> **RECORDS PROVIDED**:
↓↓↓

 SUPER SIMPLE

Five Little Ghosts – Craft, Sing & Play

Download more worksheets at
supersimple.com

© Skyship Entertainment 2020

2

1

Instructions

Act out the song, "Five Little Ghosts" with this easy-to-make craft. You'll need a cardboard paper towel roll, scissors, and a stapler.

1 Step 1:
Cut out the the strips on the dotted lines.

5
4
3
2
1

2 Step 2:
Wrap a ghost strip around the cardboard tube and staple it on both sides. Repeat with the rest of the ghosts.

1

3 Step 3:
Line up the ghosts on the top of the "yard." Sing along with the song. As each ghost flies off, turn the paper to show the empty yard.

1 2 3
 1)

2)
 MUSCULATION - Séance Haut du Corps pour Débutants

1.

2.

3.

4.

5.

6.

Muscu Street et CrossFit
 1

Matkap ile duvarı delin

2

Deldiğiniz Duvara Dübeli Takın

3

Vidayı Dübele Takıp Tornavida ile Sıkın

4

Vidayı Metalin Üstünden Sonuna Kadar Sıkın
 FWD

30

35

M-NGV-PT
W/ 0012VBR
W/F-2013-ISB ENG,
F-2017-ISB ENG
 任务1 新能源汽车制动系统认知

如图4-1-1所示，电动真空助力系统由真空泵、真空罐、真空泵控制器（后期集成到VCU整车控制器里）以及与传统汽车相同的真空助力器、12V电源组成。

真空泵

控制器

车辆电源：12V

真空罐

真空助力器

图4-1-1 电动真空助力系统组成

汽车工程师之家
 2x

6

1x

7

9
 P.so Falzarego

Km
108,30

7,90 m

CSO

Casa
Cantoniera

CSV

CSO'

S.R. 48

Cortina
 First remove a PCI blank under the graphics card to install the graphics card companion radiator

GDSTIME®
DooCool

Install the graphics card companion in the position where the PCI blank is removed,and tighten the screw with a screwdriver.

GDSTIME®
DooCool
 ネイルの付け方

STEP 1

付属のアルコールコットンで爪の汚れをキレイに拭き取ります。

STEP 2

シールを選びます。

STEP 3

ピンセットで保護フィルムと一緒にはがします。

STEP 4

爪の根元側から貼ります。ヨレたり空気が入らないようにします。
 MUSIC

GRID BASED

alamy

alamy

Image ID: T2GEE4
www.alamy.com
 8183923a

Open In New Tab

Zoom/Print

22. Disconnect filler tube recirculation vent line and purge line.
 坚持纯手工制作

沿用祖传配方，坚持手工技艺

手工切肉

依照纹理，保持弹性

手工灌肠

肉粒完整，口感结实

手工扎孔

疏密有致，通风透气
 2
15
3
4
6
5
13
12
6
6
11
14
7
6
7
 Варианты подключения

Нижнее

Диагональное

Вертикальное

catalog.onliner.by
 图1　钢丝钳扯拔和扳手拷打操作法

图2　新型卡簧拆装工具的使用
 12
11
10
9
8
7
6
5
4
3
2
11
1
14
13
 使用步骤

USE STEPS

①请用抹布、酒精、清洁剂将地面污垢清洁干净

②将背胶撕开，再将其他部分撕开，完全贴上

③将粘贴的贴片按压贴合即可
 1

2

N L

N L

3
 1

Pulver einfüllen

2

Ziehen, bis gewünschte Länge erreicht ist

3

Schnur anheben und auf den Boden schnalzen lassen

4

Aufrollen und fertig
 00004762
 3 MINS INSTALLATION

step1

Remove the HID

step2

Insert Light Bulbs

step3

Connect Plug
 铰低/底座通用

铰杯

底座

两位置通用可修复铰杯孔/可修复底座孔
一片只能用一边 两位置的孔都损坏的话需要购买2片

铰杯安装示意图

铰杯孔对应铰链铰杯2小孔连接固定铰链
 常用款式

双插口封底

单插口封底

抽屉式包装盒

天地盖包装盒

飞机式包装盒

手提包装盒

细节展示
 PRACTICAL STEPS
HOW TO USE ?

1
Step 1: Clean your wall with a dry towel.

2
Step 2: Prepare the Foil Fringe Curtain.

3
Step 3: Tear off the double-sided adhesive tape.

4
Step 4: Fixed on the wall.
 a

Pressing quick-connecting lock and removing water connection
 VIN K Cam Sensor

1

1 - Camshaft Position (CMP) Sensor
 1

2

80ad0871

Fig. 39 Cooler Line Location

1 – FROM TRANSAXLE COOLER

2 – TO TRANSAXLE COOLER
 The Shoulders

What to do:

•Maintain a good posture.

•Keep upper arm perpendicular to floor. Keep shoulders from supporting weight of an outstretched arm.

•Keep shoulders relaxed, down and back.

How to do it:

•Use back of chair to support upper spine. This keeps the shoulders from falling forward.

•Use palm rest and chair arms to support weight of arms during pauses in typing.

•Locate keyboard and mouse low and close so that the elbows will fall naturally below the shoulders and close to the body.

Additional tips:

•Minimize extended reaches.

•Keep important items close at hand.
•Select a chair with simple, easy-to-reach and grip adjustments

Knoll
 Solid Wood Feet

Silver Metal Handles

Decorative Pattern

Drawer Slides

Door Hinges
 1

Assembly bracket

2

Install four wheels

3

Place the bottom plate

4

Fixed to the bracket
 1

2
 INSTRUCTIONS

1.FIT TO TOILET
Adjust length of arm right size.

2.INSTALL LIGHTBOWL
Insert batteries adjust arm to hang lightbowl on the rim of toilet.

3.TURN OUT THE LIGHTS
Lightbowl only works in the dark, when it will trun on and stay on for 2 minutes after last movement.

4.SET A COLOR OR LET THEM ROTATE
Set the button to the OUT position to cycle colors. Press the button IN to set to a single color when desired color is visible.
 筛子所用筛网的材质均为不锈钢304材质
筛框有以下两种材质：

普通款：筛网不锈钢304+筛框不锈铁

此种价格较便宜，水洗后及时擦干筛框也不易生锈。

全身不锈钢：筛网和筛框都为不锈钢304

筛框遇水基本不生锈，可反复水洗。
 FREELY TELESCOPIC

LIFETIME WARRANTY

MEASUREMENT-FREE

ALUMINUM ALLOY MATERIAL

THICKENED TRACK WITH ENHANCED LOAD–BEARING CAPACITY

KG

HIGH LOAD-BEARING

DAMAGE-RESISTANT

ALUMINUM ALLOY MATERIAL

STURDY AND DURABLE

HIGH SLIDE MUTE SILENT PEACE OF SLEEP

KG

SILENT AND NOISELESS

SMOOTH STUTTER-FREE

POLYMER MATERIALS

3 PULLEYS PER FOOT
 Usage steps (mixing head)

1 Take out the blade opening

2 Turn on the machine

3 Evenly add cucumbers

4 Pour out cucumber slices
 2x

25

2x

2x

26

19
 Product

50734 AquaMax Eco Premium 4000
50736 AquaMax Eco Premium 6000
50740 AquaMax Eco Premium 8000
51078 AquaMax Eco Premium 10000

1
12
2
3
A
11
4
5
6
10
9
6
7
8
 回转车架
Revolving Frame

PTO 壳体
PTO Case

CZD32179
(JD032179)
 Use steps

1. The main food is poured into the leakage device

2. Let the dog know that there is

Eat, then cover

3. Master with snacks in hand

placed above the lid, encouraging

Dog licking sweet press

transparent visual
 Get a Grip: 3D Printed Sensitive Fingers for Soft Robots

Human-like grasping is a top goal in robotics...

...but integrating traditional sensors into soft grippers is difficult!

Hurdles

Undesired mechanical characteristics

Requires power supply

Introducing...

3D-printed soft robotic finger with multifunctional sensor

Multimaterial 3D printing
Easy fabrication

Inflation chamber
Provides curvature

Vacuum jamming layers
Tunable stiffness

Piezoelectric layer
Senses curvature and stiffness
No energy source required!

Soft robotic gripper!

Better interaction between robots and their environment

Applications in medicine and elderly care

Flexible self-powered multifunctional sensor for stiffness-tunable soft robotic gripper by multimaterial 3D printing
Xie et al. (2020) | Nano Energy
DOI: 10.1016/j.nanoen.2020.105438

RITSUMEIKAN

↑↑↑

Nothing is to be left out, and every entry is to be transcribed exactly.

 SUPER SIMPLE

Five Little Ghosts – Craft, Sing & Play

Download more worksheets at
supersimple.com

© Skyship Entertainment 2020

2

1

Instructions

Act out the song, "Five Little Ghosts" with this easy-to-make craft. You'll need a cardboard paper towel roll, scissors, and a stapler.

1 Step 1:
Cut out the the strips on the dotted lines.

5
4
3
2
1

2 Step 2:
Wrap a ghost strip around the cardboard tube and staple it on both sides. Repeat with the rest of the ghosts.

1

3 Step 3:
Line up the ghosts on the top of the "yard." Sing along with the song. As each ghost flies off, turn the paper to show the empty yard.

1 2 3
 1)

2)
 MUSCULATION - Séance Haut du Corps pour Débutants

1.

2.

3.

4.

5.

6.

Muscu Street et CrossFit
 1

Matkap ile duvarı delin

2

Deldiğiniz Duvara Dübeli Takın

3

Vidayı Dübele Takıp Tornavida ile Sıkın

4

Vidayı Metalin Üstünden Sonuna Kadar Sıkın
 FWD

30

35

M-NGV-PT
W/ 0012VBR
W/F-2013-ISB ENG,
F-2017-ISB ENG
 任务1 新能源汽车制动系统认知

如图4-1-1所示，电动真空助力系统由真空泵、真空罐、真空泵控制器（后期集成到VCU整车控制器里）以及与传统汽车相同的真空助力器、12V电源组成。

真空泵

控制器

车辆电源：12V

真空罐

真空助力器

图4-1-1 电动真空助力系统组成

汽车工程师之家
 2x

6

1x

7

9
 P.so Falzarego

Km
108,30

7,90 m

CSO

Casa
Cantoniera

CSV

CSO'

S.R. 48

Cortina
 First remove a PCI blank under the graphics card to install the graphics card companion radiator

GDSTIME®
DooCool

Install the graphics card companion in the position where the PCI blank is removed,and tighten the screw with a screwdriver.

GDSTIME®
DooCool
 ネイルの付け方

STEP 1

付属のアルコールコットンで爪の汚れをキレイに拭き取ります。

STEP 2

シールを選びます。

STEP 3

ピンセットで保護フィルムと一緒にはがします。

STEP 4

爪の根元側から貼ります。ヨレたり空気が入らないようにします。
 MUSIC

GRID BASED

alamy

alamy

Image ID: T2GEE4
www.alamy.com
 8183923a

Open In New Tab

Zoom/Print

22. Disconnect filler tube recirculation vent line and purge line.
 坚持纯手工制作

沿用祖传配方，坚持手工技艺

手工切肉

依照纹理，保持弹性

手工灌肠

肉粒完整，口感结实

手工扎孔

疏密有致，通风透气
 2
15
3
4
6
5
13
12
6
6
11
14
7
6
7
 Варианты подключения

Нижнее

Диагональное

Вертикальное

catalog.onliner.by
 图1　钢丝钳扯拔和扳手拷打操作法

图2　新型卡簧拆装工具的使用
 12
11
10
9
8
7
6
5
4
3
2
11
1
14
13
 使用步骤

USE STEPS

①请用抹布、酒精、清洁剂将地面污垢清洁干净

②将背胶撕开，再将其他部分撕开，完全贴上

③将粘贴的贴片按压贴合即可
 1

2

N L

N L

3
 1

Pulver einfüllen

2

Ziehen, bis gewünschte Länge erreicht ist

3

Schnur anheben und auf den Boden schnalzen lassen

4

Aufrollen und fertig
 00004762
 3 MINS INSTALLATION

step1

Remove the HID

step2

Insert Light Bulbs

step3

Connect Plug
 铰低/底座通用

铰杯

底座

两位置通用可修复铰杯孔/可修复底座孔
一片只能用一边 两位置的孔都损坏的话需要购买2片

铰杯安装示意图

铰杯孔对应铰链铰杯2小孔连接固定铰链
 常用款式

双插口封底

单插口封底

抽屉式包装盒

天地盖包装盒

飞机式包装盒

手提包装盒

细节展示
 PRACTICAL STEPS
HOW TO USE ?

1
Step 1: Clean your wall with a dry towel.

2
Step 2: Prepare the Foil Fringe Curtain.

3
Step 3: Tear off the double-sided adhesive tape.

4
Step 4: Fixed on the wall.
 a

Pressing quick-connecting lock and removing water connection
 VIN K Cam Sensor

1

1 - Camshaft Position (CMP) Sensor
 1

2

80ad0871

Fig. 39 Cooler Line Location

1 – FROM TRANSAXLE COOLER

2 – TO TRANSAXLE COOLER
 The Shoulders

What to do:

•Maintain a good posture.

•Keep upper arm perpendicular to floor. Keep shoulders from supporting weight of an outstretched arm.

•Keep shoulders relaxed, down and back.

How to do it:

•Use back of chair to support upper spine. This keeps the shoulders from falling forward.

•Use palm rest and chair arms to support weight of arms during pauses in typing.

•Locate keyboard and mouse low and close so that the elbows will fall naturally below the shoulders and close to the body.

Additional tips:

•Minimize extended reaches.

•Keep important items close at hand.
•Select a chair with simple, easy-to-reach and grip adjustments

Knoll
 Solid Wood Feet

Silver Metal Handles

Decorative Pattern

Drawer Slides

Door Hinges
 1

Assembly bracket

2

Install four wheels

3

Place the bottom plate

4

Fixed to the bracket
 1

2
 INSTRUCTIONS

1.FIT TO TOILET
Adjust length of arm right size.

2.INSTALL LIGHTBOWL
Insert batteries adjust arm to hang lightbowl on the rim of toilet.

3.TURN OUT THE LIGHTS
Lightbowl only works in the dark, when it will trun on and stay on for 2 minutes after last movement.

4.SET A COLOR OR LET THEM ROTATE
Set the button to the OUT position to cycle colors. Press the button IN to set to a single color when desired color is visible.
 筛子所用筛网的材质均为不锈钢304材质
筛框有以下两种材质：

普通款：筛网不锈钢304+筛框不锈铁

此种价格较便宜，水洗后及时擦干筛框也不易生锈。

全身不锈钢：筛网和筛框都为不锈钢304

筛框遇水基本不生锈，可反复水洗。
 FREELY TELESCOPIC

LIFETIME WARRANTY

MEASUREMENT-FREE

ALUMINUM ALLOY MATERIAL

THICKENED TRACK WITH ENHANCED LOAD–BEARING CAPACITY

KG

HIGH LOAD-BEARING

DAMAGE-RESISTANT

ALUMINUM ALLOY MATERIAL

STURDY AND DURABLE

HIGH SLIDE MUTE SILENT PEACE OF SLEEP

KG

SILENT AND NOISELESS

SMOOTH STUTTER-FREE

POLYMER MATERIALS

3 PULLEYS PER FOOT
 Usage steps (mixing head)

1 Take out the blade opening

2 Turn on the machine

3 Evenly add cucumbers

4 Pour out cucumber slices
 2x

25

2x

2x

26

19
 Product

50734 AquaMax Eco Premium 4000
50736 AquaMax Eco Premium 6000
50740 AquaMax Eco Premium 8000
51078 AquaMax Eco Premium 10000

1
12
2
3
A
11
4
5
6
10
9
6
7
8
 回转车架
Revolving Frame

PTO 壳体
PTO Case

CZD32179
(JD032179)
 Use steps

1. The main food is poured into the leakage device

2. Let the dog know that there is

Eat, then cover

3. Master with snacks in hand

placed above the lid, encouraging

Dog licking sweet press

transparent visual
 Get a Grip: 3D Printed Sensitive Fingers for Soft Robots

Human-like grasping is a top goal in robotics...

...but integrating traditional sensors into soft grippers is difficult!

Hurdles

Undesired mechanical characteristics

Requires power supply

Introducing...

3D-printed soft robotic finger with multifunctional sensor

Multimaterial 3D printing
Easy fabrication

Inflation chamber
Provides curvature

Vacuum jamming layers
Tunable stiffness

Piezoelectric layer
Senses curvature and stiffness
No energy source required!

Soft robotic gripper!

Better interaction between robots and their environment

Applications in medicine and elderly care

Flexible self-powered multifunctional sensor for stiffness-tunable soft robotic gripper by multimaterial 3D printing
Xie et al. (2020) | Nano Energy
DOI: 10.1016/j.nanoen.2020.105438

RITSUMEIKAN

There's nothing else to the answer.